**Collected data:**

== Segment start ==

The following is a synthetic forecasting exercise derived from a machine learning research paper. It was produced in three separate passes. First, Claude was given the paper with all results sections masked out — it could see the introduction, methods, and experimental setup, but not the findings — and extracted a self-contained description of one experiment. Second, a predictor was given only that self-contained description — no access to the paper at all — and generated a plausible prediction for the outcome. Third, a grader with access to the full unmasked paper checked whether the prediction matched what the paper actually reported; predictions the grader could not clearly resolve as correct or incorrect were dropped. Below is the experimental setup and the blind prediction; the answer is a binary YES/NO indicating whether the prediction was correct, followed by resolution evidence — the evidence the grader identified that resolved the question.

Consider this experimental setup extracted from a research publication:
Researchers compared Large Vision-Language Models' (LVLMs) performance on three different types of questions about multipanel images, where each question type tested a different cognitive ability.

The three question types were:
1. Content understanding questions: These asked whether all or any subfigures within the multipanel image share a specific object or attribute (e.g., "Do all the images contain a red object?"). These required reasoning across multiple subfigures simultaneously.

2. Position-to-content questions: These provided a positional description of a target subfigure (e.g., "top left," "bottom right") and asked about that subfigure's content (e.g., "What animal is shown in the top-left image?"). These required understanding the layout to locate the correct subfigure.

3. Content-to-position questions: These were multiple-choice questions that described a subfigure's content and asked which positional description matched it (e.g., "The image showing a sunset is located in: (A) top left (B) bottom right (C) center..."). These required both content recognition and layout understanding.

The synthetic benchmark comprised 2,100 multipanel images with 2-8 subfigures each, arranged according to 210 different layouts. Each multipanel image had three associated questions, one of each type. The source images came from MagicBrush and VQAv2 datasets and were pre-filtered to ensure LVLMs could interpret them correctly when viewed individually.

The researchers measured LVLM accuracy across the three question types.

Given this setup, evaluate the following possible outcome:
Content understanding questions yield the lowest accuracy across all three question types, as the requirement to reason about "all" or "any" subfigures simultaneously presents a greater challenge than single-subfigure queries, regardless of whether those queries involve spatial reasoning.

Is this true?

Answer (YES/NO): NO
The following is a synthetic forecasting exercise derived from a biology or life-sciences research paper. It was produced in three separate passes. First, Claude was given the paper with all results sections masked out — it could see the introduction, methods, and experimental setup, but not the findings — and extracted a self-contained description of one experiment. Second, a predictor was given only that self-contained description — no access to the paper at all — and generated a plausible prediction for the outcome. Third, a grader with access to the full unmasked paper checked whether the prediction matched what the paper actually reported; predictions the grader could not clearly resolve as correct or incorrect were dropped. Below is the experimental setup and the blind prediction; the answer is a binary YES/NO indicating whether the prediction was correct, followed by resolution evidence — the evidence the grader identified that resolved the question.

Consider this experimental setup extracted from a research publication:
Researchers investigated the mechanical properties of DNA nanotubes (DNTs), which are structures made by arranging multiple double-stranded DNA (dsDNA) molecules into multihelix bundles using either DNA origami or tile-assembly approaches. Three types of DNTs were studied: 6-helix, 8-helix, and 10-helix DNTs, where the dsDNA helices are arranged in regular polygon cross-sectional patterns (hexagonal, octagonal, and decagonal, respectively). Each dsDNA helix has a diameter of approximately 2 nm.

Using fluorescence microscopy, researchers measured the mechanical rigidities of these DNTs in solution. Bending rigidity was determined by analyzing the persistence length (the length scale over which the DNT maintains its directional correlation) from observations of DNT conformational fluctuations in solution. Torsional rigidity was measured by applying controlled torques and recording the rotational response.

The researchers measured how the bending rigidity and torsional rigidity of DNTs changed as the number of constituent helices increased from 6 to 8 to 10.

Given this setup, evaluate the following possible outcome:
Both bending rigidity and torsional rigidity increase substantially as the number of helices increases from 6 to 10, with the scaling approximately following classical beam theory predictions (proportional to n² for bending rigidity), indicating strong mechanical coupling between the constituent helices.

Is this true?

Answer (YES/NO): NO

== Segment end ==

**TRY IT:**
Copy out the lines above with "about" in them.

**YOUR SOLUTION:**
Researchers compared Large Vision-Language Models' (LVLMs) performance on three different types of questions about multipanel images, where each question type tested a different cognitive ability.
2. Position-to-content questions: These provided a positional description of a target subfigure (e.g., "top left," "bottom right") and asked about that subfigure's content (e.g., "What animal is shown in the top-left image?"). These required understanding the layout to locate the correct subfigure.
Content understanding questions yield the lowest accuracy across all three question types, as the requirement to reason about "all" or "any" subfigures simultaneously presents a greater challenge than single-subfigure queries, regardless of whether those queries involve spatial reasoning.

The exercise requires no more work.